START The data

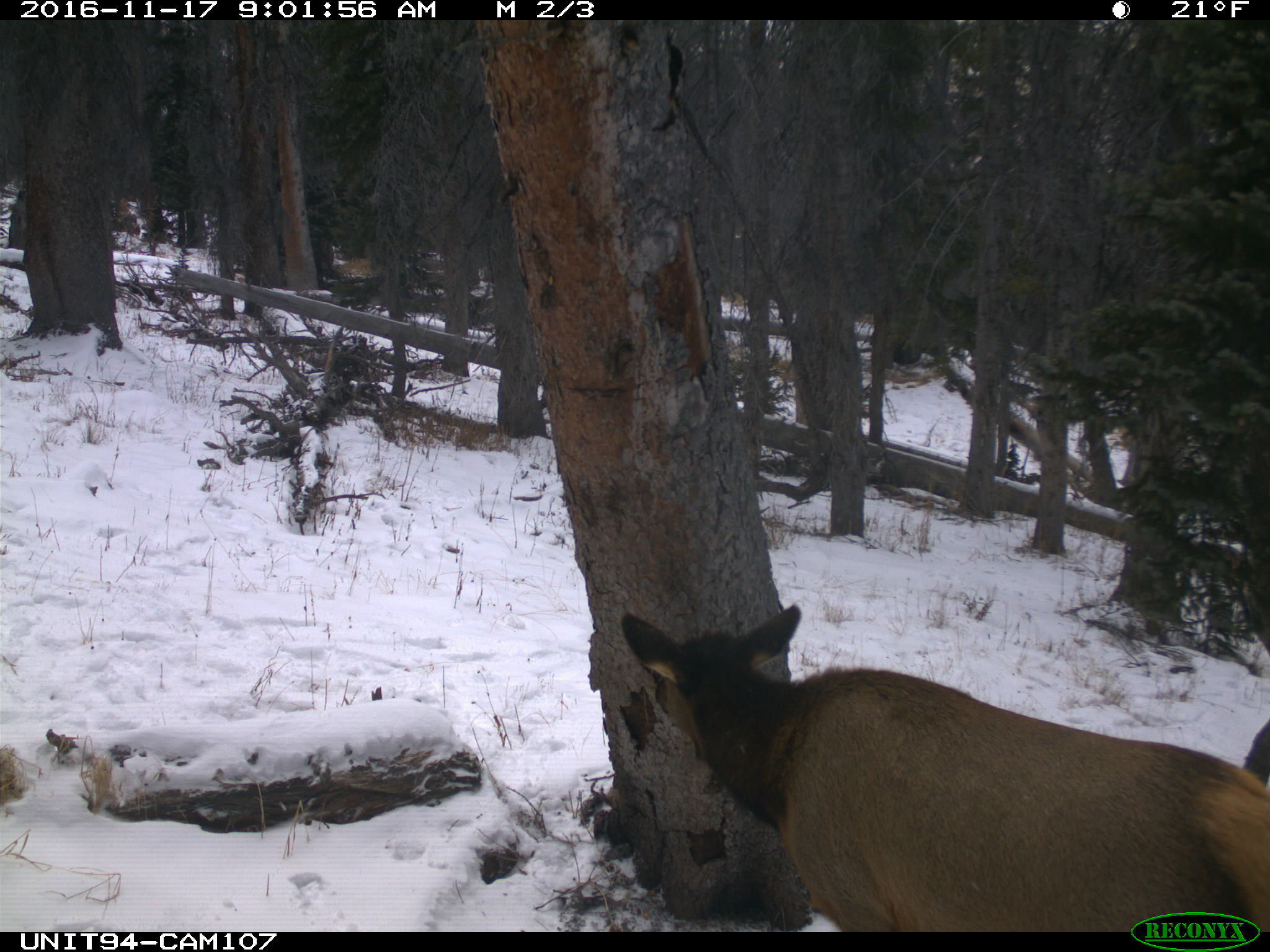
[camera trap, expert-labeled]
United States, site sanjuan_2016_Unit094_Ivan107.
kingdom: Animalia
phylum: Chordata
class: Mammalia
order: Artiodactyla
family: Cervidae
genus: Cervus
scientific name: Cervus elaphus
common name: red deer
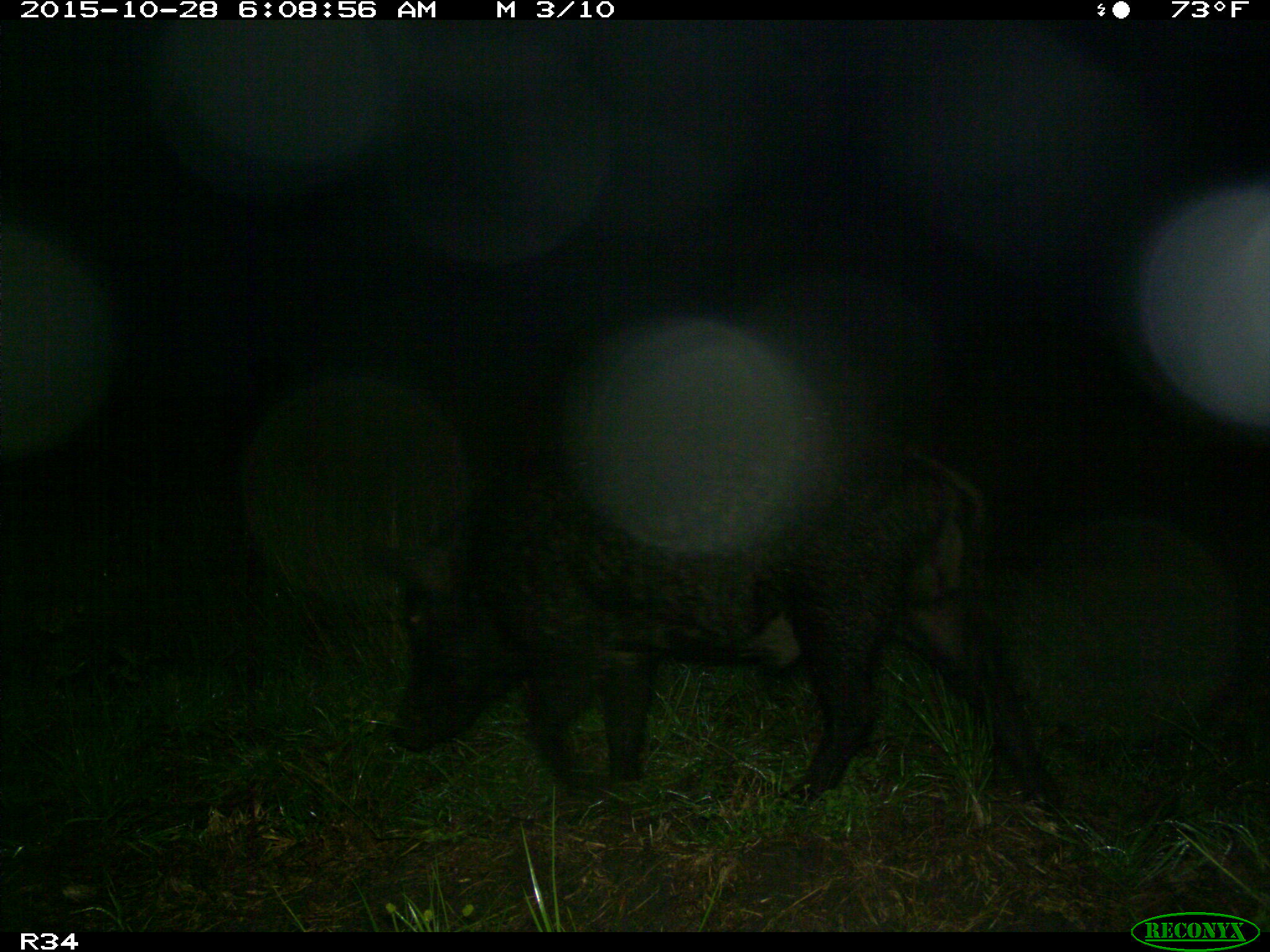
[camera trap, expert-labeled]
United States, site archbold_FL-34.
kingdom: Animalia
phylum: Chordata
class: Mammalia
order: Artiodactyla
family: Suidae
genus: Sus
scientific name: Sus scrofa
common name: wild boar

END The data

**To do**
Everything in the listing except the pictures must come back exactly as written.

**Exercise response**
[camera trap, expert-labeled]
United States, site sanjuan_2016_Unit094_Ivan107.
kingdom: Animalia
phylum: Chordata
class: Mammalia
order: Artiodactyla
family: Cervidae
genus: Cervus
scientific name: Cervus elaphus
common name: red deer
[camera trap, expert-labeled]
United States, site archbold_FL-34.
kingdom: Animalia
phylum: Chordata
class: Mammalia
order: Artiodactyla
family: Suidae
genus: Sus
scientific name: Sus scrofa
common name: wild boar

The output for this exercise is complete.